Taylor and Taurasi are raising two kids, son Leo and daughter Isla, and that challenge is as big as any Taylor has faced.
But she has her eyes on the horizon, too.
After an attempt to balance coaching and motherhood, Taylor stepped down from her job as Mercury assistant and now is dialed in as a full-time mom.
“I’m in the trenches of little kids,” she said. “I’d like to get back into coaching and being a part of a team. … having that competitive side of me put to good use again.”
Taylor, Milton-Jones and Hammon were joined by ex-coaches Paul Sanderford and Bob Schneider, current DePaul coach Doug Bruno, contributor Debbie Antonelli and veteran player Alice “Cookie” Barron.
In the 2004 Olympics, Milton-Jones teamed with Taurasi to win gold for the US, while Taylor and Australia settled for silver and Hammon’s Russia squad took bronze.
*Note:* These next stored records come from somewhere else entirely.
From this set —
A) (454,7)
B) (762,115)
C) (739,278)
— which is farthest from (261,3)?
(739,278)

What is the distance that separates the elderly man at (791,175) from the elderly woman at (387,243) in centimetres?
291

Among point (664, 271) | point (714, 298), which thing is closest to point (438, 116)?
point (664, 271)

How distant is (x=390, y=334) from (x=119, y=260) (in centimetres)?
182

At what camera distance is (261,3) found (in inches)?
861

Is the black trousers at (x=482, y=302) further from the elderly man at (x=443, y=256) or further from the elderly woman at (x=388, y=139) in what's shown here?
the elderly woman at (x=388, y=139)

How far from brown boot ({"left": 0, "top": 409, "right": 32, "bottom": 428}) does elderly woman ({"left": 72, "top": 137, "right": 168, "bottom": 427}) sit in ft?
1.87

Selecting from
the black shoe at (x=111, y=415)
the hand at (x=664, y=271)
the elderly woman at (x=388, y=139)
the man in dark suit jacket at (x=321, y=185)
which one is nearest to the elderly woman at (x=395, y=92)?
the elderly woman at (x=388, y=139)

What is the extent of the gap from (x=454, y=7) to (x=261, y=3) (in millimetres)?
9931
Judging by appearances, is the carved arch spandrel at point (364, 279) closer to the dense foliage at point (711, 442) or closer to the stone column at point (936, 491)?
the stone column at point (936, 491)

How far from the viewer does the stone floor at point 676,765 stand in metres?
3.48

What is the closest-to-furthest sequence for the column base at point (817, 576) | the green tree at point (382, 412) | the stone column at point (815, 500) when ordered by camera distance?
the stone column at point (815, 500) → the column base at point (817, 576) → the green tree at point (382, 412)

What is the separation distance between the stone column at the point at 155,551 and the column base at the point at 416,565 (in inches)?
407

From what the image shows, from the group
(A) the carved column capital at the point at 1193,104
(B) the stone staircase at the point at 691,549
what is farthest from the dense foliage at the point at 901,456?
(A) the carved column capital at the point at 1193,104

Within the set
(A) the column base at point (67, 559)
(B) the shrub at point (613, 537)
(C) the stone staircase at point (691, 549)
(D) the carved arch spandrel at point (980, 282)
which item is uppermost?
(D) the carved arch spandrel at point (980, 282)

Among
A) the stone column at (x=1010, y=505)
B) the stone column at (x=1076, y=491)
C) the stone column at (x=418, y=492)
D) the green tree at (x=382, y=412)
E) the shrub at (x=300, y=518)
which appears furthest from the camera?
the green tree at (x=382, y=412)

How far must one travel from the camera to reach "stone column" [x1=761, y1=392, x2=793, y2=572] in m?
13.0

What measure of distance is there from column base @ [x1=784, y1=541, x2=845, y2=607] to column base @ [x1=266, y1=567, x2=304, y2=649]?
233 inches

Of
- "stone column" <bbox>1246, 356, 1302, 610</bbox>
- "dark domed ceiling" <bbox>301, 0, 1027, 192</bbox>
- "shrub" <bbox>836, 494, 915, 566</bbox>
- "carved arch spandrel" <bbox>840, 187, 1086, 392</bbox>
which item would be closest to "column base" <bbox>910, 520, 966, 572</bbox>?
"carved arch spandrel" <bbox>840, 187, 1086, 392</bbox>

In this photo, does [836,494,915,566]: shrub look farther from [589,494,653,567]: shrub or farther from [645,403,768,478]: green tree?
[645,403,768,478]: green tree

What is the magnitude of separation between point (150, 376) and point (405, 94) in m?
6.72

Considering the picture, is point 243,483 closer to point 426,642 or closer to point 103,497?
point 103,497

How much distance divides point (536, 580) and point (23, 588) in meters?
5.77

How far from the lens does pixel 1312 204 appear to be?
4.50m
At the ceremony on Saturday, Taylor – always the one who sees the whole field – called for Mercury star Brittney Griner’s release.
Taylor also took a moment to celebrate her time with Taurasi, wishing the Mercury standout a happy 40th birthday.
“If you continue to work hard,” Taylor said, looking toward Taurasi, “you too may be up here.”
As Taylor finds herself immortalized, Taurasi offered an honest opinion:
“She doesn’t need the praise from anyone, she doesn’t need the accolades. She just loved the game and did everything for it.”